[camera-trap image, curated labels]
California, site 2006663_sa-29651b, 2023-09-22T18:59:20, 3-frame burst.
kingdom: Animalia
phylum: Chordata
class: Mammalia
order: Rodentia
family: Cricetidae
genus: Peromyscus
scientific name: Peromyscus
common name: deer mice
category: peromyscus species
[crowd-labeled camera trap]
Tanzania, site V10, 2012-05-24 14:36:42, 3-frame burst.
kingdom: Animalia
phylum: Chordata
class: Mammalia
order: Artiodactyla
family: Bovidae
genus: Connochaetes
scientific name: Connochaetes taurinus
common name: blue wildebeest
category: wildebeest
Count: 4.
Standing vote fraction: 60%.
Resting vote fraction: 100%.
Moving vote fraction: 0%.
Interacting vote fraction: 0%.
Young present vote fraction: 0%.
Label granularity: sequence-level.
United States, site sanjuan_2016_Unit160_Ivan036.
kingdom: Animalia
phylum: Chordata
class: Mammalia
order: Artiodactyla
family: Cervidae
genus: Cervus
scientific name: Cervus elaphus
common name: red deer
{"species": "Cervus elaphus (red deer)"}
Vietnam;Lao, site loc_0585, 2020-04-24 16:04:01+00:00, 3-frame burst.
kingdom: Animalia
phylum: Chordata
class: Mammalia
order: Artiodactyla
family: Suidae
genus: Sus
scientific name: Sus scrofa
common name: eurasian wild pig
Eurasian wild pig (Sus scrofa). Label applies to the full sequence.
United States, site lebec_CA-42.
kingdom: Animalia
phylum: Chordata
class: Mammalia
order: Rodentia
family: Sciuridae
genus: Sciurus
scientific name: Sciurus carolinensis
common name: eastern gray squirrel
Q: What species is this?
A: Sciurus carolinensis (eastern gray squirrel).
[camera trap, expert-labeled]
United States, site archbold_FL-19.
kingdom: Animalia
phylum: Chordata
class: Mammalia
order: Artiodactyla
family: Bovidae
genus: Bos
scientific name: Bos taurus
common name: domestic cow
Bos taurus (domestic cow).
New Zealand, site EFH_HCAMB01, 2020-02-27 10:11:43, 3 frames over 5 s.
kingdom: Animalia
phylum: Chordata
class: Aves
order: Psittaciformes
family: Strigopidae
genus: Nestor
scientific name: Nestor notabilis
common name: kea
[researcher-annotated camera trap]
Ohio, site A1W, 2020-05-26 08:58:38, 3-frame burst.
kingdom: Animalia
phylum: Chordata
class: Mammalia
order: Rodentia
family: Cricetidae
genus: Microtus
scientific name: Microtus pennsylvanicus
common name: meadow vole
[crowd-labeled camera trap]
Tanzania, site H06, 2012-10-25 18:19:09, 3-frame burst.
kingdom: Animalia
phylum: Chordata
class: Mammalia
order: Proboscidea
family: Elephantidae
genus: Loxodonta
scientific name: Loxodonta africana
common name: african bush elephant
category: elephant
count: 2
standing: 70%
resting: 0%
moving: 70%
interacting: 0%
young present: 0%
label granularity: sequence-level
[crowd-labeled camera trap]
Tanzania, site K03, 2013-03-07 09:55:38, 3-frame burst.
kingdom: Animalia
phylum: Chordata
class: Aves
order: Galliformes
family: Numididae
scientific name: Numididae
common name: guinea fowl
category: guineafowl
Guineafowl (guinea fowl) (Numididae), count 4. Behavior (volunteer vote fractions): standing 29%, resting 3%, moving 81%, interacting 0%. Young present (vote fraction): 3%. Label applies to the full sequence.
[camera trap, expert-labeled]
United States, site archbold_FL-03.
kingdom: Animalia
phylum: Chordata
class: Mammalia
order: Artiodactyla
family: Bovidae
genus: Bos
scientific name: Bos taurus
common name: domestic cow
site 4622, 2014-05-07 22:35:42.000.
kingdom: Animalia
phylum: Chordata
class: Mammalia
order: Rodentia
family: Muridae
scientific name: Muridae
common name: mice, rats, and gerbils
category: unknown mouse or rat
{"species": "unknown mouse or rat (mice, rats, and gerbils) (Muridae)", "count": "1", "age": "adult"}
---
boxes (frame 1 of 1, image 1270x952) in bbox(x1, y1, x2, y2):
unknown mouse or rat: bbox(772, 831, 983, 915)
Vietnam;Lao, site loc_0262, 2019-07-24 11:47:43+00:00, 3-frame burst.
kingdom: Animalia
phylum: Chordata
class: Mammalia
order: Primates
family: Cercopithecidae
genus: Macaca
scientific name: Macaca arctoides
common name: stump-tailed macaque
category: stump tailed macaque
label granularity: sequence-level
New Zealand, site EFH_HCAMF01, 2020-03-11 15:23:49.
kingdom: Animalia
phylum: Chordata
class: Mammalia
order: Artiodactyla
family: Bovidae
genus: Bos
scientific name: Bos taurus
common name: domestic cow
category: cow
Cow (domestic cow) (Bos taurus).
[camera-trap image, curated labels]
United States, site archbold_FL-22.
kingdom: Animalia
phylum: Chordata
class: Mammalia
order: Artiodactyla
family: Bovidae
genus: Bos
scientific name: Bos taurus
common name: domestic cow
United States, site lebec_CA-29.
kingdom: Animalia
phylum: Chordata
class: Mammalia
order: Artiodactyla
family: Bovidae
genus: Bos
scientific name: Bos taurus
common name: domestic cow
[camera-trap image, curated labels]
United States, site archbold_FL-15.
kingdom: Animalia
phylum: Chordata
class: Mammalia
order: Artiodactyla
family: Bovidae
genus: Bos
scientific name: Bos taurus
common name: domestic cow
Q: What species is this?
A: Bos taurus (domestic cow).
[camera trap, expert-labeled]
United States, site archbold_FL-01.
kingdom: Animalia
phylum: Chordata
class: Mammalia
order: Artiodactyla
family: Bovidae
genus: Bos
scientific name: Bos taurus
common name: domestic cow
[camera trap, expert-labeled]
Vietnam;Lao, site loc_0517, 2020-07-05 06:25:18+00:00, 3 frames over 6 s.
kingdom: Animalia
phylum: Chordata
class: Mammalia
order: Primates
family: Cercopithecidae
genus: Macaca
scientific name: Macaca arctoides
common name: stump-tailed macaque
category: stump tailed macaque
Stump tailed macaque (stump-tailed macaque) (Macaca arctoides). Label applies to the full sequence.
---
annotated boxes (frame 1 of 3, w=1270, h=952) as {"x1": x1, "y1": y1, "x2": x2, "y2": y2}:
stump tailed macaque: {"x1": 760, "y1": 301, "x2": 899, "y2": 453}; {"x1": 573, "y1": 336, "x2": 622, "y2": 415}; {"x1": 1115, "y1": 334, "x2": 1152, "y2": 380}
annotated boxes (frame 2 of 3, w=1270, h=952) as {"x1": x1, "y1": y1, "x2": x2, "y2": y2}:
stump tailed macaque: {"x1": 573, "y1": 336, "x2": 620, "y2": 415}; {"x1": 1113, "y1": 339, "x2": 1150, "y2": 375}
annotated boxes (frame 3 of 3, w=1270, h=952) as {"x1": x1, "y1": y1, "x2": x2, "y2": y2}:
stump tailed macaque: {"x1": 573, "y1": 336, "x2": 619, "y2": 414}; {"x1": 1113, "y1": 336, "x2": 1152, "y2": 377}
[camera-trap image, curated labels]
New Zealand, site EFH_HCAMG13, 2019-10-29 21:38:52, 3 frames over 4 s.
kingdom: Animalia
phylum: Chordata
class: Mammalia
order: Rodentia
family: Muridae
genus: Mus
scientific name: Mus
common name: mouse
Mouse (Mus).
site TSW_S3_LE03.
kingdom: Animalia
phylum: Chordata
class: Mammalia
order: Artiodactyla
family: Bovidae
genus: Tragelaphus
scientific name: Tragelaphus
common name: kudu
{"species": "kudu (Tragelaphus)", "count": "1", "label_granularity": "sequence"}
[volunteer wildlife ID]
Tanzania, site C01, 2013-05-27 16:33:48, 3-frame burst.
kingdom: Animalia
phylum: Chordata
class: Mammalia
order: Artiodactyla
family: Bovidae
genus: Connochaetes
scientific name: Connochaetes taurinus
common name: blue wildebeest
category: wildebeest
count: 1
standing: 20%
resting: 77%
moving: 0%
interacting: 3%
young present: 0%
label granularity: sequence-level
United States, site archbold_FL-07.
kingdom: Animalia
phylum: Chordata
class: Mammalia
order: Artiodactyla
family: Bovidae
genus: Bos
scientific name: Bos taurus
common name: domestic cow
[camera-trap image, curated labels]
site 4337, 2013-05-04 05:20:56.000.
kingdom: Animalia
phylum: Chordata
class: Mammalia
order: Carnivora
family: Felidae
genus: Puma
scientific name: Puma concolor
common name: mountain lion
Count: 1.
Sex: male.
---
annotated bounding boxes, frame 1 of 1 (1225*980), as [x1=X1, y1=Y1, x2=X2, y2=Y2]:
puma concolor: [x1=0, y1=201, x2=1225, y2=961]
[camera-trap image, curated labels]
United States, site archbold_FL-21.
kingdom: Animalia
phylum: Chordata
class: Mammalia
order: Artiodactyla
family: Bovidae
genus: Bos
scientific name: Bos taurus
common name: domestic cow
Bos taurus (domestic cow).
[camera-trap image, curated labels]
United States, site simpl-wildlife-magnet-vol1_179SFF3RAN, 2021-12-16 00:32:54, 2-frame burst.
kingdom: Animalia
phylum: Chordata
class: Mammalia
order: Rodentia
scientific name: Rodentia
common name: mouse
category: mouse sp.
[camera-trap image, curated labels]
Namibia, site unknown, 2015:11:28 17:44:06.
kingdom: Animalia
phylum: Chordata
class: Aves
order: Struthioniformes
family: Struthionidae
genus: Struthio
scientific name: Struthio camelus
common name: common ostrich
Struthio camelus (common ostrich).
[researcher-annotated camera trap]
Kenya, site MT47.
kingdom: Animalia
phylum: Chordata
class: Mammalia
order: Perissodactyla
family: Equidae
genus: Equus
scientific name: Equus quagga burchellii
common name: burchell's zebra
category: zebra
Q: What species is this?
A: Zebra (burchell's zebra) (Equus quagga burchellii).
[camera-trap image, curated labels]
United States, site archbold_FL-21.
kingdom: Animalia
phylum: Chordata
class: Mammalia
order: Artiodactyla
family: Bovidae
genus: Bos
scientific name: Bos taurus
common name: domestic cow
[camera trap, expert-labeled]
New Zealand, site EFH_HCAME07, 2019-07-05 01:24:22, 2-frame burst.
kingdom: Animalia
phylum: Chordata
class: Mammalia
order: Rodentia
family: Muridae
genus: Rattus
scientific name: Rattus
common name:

□ □ □

Out of the records above, pick each line that contains the string "States".

United States, site sanjuan_2016_Unit160_Ivan036.
United States, site lebec_CA-42.
United States, site archbold_FL-19.
United States, site archbold_FL-03.
United States, site archbold_FL-22.
United States, site lebec_CA-29.
United States, site archbold_FL-15.
United States, site archbold_FL-01.
United States, site archbold_FL-07.
United States, site archbold_FL-21.
United States, site simpl-wildlife-magnet-vol1_179SFF3RAN, 2021-12-16 00:32:54, 2-frame burst.
United States, site archbold_FL-21.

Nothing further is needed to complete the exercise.